By Steve Lee
WESLEY CHAPEL — Who needs ice to skate?
Not anyone who takes to the makeshift ice skating rink at the Shops at Wiregrass. That’s because freezing temperatures and a frozen sheet of ice are not required for a rink that can be slapped down anywhere.
Although there were no snowstorms or freeze warnings in the Tampa Bay area the week before Christmas, there was a chill in the air with nighttime temperatures dropping into the 40s. For some, that made skating seem a bit more realistic.
“It’s a little bit cold right now, so this is perfect for it,” said Wesley Chapel’s Nzuzi Gosin as she watched her daughters skate. “It gives you that holiday feel.”
Gosin’s daughters, 5-year-old Jasira and 7-year-old Jessenia, were among several children and adults to try a spin on the synthetic ice surface promoted by former National Hockey League players John Tucker and Michael Pivonka.
“It’s packed at night,” said Tucker, an Odessa resident and original member of the Tampa Bay Lightning’s 1992-93 expansion team. “We usually do events and festivals.”
Real skates with steel blades are actually used and precautions are taken with gliders built from plastic piping to help newcomers and youngsters balance as they navigate the 28-by-100-foot plastic surface.
Still, accidents can happen as Jessenia Gosin knows first-hand, having cut her left pinky and right thumb when she fell.
“I’m going to tell them it was fun, but sometimes you get hurt,” she said of plans to relay the skating experience to her classmates at Pride Elementary in Hunter’s Green.
“She wanted to go back, even with the hurt finger,” Gosin said of her daughter. “It did get easier.”
Gosin, who watched the girls skate alongside sister-in-law Nirojah Gosin of Tampa, said she heard about the rink from co-workers at the Moffitt Cancer Center. When Jessenia told her classmates from school had tried it, Gosen decided to bring her daughters to the outdoor rink, located at the southwest corner of the mall.
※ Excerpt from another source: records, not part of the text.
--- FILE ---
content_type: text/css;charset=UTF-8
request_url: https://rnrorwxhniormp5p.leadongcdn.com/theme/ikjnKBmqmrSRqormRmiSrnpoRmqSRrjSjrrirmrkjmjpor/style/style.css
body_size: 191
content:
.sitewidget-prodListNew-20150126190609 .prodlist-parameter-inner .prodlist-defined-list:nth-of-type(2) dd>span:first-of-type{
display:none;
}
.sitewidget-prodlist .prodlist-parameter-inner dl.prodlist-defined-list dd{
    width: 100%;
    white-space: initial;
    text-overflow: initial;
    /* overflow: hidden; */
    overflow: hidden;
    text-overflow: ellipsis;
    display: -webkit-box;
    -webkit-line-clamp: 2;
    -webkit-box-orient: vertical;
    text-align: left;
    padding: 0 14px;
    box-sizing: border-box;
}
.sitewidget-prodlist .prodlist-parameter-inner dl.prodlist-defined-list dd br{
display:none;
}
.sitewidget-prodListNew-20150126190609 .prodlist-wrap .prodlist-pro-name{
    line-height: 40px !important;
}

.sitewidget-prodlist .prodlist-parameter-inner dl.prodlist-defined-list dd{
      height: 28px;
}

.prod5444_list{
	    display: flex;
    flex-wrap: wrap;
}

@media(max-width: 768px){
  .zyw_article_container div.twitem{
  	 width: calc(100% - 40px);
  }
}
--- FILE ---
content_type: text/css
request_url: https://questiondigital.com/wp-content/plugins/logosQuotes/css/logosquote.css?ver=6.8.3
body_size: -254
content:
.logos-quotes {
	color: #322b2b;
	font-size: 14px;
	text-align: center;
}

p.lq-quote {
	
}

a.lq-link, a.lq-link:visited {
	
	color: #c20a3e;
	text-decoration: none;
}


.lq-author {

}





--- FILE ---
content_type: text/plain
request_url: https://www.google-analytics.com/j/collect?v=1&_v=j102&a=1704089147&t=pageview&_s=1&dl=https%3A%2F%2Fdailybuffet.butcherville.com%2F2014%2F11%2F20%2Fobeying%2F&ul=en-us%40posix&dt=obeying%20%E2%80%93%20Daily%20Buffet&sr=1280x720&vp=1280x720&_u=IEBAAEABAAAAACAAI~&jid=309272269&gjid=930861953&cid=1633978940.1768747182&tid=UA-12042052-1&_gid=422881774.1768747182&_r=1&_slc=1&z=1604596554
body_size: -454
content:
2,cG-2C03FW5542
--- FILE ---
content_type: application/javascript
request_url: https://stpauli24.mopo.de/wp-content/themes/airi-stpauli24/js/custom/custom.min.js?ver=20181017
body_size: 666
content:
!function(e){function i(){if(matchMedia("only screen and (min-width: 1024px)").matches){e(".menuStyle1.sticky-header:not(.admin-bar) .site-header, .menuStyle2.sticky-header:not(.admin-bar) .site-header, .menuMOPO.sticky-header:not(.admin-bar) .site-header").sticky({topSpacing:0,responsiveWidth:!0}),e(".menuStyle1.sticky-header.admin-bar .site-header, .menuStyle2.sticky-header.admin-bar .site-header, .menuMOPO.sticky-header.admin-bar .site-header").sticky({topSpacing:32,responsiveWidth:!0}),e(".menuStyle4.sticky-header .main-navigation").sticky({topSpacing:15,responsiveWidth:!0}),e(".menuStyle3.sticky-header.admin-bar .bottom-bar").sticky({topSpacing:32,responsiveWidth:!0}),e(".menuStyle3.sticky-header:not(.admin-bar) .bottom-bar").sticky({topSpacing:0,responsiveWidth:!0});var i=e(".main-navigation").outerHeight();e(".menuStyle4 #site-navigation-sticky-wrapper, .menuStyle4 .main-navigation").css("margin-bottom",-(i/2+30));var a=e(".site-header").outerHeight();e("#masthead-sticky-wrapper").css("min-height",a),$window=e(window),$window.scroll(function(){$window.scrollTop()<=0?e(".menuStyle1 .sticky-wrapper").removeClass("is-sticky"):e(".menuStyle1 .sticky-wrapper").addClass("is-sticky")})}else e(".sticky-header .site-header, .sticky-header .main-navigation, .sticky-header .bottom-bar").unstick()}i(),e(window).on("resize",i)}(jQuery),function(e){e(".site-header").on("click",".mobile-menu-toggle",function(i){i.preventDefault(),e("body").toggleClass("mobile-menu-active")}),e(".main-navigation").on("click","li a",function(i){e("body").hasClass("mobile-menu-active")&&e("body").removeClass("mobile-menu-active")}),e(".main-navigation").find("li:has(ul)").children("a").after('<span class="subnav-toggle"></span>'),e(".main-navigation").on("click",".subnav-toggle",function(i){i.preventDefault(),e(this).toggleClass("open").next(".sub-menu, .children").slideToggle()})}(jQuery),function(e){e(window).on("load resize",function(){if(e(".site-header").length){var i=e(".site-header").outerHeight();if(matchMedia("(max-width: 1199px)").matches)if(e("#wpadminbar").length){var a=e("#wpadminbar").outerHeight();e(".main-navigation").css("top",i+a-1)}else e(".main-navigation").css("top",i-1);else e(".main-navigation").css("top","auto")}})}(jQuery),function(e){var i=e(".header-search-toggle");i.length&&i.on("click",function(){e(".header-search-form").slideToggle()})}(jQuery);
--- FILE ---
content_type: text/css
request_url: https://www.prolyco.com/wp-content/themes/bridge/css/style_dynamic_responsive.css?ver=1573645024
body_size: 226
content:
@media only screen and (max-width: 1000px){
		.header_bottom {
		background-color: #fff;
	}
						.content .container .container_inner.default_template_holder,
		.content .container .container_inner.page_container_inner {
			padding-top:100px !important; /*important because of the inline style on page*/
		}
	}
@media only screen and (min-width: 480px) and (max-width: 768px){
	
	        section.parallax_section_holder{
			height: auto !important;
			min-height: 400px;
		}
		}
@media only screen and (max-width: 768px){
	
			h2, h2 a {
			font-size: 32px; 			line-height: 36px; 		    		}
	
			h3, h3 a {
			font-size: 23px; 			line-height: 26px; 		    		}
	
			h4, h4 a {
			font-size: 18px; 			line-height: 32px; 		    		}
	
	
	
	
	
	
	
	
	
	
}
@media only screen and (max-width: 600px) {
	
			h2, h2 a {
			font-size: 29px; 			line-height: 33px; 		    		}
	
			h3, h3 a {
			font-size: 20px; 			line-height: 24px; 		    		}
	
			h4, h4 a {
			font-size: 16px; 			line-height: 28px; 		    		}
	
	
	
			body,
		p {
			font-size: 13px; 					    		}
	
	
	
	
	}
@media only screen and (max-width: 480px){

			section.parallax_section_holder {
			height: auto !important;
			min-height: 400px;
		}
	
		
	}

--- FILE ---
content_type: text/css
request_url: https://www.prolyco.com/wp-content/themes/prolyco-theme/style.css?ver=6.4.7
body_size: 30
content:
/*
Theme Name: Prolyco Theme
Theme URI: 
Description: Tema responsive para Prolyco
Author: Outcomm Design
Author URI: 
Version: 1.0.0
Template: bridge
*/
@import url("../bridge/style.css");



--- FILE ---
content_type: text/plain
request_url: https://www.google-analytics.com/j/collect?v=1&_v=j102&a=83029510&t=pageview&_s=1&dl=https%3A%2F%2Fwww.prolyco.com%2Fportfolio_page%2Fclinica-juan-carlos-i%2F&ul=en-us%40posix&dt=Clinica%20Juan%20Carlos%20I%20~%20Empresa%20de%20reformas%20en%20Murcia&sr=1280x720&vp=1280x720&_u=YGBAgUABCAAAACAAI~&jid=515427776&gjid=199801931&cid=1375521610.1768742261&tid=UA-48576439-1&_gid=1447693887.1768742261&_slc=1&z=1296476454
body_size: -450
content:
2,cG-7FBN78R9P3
Not all skaters who show up to take a spin on the synthetic ice are inexperienced. Raymond Sagum, of Land O’ Lakes, had been on ice before and was a bit more daring than most.
“I forgot all my skills. I’m pretending to be comfortable,” said Sagum, who had not skated since he was in Denmark in 2002.
Sagum’s wife, Maryvick, watched her husband attempt a few awkward spins and jumps. She sat alongside her brother, Vijay Germino, who videotaped the event.
“My husband told me it feels like ice,” she said. “We were expecting it to be real ice.”
That was not the first time Maddie Griffin heard that comment. The 19-year-old University of South Florida student, who plays ice hockey at the Brandon Ice Sports Forum, sharpens skates, collects money and patrols the rink.
She said some of the more experienced skaters bring their own skates, but she persuades them to use the rentals available.
“It dulls the blade down a lot, so just use these,” she said, holding up a pair of rental skates.
The synthetic ice will remain at the Shops at Wiregrass through early January. Cost is $8, which includes skate rentals. Hours are Mondays through Fridays, from 1 p.m. to 9 p.m.; Saturdays, 10 a.m. to 9 p.m.; and Sundays, noon to 6 p.m.